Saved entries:

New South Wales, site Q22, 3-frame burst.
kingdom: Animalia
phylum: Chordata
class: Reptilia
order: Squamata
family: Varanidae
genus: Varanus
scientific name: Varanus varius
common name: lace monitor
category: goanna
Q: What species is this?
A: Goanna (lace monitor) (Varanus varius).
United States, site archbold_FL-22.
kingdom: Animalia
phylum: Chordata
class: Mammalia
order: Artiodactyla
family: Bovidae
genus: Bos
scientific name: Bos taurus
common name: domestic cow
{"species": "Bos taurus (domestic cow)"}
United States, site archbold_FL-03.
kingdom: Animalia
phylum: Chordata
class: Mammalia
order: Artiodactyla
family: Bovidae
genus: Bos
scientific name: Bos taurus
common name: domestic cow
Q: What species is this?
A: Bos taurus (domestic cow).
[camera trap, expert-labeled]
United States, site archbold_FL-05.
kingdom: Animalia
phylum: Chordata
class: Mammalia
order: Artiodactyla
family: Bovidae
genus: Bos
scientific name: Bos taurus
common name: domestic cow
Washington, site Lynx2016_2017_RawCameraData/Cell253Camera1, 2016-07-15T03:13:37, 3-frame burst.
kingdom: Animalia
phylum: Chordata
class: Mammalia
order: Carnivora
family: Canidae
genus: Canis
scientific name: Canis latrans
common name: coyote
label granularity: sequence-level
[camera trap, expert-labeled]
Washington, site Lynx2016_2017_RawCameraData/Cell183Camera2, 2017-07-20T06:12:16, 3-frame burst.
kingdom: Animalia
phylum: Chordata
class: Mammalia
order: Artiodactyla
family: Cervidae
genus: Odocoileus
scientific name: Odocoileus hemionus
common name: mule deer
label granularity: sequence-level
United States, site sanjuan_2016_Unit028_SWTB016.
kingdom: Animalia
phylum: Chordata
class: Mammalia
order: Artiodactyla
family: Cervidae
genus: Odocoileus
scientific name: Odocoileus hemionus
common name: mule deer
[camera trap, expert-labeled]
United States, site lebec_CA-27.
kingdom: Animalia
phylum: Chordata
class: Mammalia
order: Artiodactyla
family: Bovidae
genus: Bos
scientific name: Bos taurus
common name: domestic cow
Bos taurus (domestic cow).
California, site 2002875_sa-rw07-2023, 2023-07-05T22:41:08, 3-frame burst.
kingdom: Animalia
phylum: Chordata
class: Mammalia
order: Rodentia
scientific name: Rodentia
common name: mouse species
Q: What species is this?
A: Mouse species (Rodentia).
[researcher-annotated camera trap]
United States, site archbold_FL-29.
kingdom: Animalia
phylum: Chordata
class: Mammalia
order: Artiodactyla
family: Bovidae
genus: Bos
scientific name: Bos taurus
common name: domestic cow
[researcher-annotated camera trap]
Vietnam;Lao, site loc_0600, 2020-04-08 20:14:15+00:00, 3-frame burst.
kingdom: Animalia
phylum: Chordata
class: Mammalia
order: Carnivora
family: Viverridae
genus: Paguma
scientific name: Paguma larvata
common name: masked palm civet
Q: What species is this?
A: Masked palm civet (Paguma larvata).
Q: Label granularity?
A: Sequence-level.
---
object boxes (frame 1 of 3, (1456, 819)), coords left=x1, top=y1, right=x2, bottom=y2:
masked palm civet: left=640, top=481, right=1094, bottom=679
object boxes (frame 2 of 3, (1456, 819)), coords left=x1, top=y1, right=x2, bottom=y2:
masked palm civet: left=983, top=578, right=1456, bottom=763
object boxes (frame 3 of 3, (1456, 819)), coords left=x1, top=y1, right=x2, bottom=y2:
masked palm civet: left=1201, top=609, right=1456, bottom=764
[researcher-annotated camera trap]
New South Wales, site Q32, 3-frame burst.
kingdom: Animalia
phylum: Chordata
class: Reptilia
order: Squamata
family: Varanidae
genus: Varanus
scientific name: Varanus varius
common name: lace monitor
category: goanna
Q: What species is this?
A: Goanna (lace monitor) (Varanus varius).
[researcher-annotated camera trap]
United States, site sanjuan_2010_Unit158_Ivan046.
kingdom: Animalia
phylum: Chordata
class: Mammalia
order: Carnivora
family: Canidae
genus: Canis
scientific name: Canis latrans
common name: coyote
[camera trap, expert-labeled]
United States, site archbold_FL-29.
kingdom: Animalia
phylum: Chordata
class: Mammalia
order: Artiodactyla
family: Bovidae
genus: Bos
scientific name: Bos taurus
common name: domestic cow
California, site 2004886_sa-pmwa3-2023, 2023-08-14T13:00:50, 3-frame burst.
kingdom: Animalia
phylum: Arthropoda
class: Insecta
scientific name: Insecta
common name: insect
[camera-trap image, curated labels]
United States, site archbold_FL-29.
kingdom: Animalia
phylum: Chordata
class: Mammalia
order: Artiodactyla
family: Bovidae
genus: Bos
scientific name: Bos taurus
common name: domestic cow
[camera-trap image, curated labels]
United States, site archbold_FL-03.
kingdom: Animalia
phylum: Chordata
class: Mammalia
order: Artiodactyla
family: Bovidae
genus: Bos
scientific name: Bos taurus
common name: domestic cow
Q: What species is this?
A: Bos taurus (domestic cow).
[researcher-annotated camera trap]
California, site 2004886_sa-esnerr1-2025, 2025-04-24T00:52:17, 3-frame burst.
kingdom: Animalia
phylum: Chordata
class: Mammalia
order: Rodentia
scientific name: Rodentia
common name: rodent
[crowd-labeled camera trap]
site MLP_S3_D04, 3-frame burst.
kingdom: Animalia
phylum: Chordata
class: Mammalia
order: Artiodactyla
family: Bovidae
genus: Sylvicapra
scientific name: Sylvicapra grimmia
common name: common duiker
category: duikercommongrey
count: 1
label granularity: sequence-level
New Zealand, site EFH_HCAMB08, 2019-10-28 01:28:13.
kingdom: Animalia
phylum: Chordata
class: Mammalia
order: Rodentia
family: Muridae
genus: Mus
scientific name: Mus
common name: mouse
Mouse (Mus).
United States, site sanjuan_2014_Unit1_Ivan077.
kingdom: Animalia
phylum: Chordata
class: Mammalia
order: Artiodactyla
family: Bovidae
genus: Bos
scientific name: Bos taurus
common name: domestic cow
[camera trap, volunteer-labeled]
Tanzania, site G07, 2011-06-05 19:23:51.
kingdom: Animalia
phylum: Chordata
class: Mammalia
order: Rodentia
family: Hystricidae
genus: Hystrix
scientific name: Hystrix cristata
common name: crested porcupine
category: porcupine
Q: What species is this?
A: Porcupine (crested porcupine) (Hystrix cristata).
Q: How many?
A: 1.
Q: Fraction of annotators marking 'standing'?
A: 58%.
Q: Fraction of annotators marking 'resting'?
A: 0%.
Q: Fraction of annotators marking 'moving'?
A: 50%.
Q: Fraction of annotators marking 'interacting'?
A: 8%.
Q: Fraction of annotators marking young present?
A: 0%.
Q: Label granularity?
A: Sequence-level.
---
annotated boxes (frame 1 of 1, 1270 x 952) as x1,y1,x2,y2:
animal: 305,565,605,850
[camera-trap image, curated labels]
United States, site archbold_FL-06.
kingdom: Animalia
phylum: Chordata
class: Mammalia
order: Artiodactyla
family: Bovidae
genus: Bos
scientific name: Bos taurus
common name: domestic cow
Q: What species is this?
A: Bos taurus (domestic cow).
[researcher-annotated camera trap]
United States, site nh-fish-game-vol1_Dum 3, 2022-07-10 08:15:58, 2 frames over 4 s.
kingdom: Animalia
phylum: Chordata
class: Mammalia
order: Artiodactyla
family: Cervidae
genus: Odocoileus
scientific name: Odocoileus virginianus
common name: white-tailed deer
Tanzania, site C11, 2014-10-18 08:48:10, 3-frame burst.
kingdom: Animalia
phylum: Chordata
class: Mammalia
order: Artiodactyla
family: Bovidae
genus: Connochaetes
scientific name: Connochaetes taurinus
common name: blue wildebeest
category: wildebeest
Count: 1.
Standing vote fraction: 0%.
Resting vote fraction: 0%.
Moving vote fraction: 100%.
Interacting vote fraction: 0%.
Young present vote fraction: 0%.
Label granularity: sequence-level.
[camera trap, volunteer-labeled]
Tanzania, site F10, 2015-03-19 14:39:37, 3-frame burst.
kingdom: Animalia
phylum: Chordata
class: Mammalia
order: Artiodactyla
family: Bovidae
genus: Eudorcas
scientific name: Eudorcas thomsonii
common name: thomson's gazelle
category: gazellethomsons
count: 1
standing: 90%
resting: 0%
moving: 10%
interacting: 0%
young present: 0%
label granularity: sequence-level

TO DO: Return word for word the lines above from the line with "Tanzania, site C11, 2014-10-18" to the line with "Standing vote fraction: 0%.", including both and leaving out all others.

ANSWER FOR THE TASK:
Tanzania, site C11, 2014-10-18 08:48:10, 3-frame burst.
kingdom: Animalia
phylum: Chordata
class: Mammalia
order: Artiodactyla
family: Bovidae
genus: Connochaetes
scientific name: Connochaetes taurinus
common name: blue wildebeest
category: wildebeest
Count: 1.
Standing vote fraction: 0%.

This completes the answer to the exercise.